Submitted Photo. “The House on Mango Street” author, Sandra Cisneros, will speak at the CLSC Roundtable presentation Thursday at 3:30 p.m. with a book signing following at 4:30 p.m. The inter-arts production will be Saturday at 8:15 p.m. in the Amphitheater.

CHAUTAUQUA — The award-winning novel “The House on Mango Street” by Sandra Cisneros, regarded as a seminal work of Chicano literature, is inspiring an original musical composition, inter-arts performance and an art exhibition at Chautauqua Institution this summer.

The book tells the story of Esperanza Cordero, a young Latina girl growing up in Chicago, inventing for herself who and what she will become. It is among 20 books featured as selections of the 2017 Chautauqua Literary and Scientific Circle and its Young Readers program.

Mango Suite, composed by Derek Bermel, is a 45- to 50-minute symphonic work that reimagines Cisneros’s observations through 12 musical vignettes that explore and emphasize themes such as the natural and supernatural world, cultural identity and alienation, maturity and longing for independence, and disappearance and death.

Performed by the Chautauqua Symphony Orchestra, with members of the Chautauqua Theater Company and students of the Chautauqua Voice Program and School of Dance, the piece premieres at 8:15 p.m. Saturday in the Chautauqua Amphitheater.

An art exhibition in Chautauqua Institution’s Strohl Art Center through Aug. 21 also celebrates the message and impact of The House on Mango Street. The show, “Homage to Mango Street,” curated by Artistic Director Don Kimes, presents works by several contemporary Latino artists with roots in Mexico, Chile, Uruguay, the Dominican Republic, Venezuela and Cuba. Strohl Art Center galleries and its gallery store are open 11 a.m. to 5 p.m. weekdays, and 1 p.m. to 5 p.m. Sundays (closed Saturdays).

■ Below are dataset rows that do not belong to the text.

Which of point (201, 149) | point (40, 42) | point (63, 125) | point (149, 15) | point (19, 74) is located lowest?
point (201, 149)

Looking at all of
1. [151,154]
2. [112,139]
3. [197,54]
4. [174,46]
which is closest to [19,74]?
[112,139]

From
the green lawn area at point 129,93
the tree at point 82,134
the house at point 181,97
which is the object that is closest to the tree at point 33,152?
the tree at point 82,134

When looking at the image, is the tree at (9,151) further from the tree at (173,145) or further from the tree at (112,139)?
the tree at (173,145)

“Our inter-arts projects not only demonstrate the power of the arts to illuminate multiple dimensions of the human experience, but, at Chautauqua, they also provide us the opportunity to unleash the full potential of our diverse and magnificent arts programs and companies in residence,” said Deborah Sunya Moore, vice president and director of programming.

According to Bermel, Chautauqua Institution is the ideal setting for inter-arts collaboration.

“Chautauqua’s an interesting place; it’s a huge community of artists, and the focus of this piece was to bring all those folks together,” Bermel said.

The House on Mango Street is the Chautauqua Literary and Scientific Circle and Young Readers selection for Week Four, and Cisneros is speaking at the CLSC Roundtable presentation at 3:30 p.m. Thursday in the Hall of Philosophy. A book signing will follow at 4:30 p.m. at the Literary Arts Center at Alumni Hall.

Mango Suite was commissioned by Francis and Cindy Letro, in honor of Tom and Jane Becker for their dedication to inter-arts programming.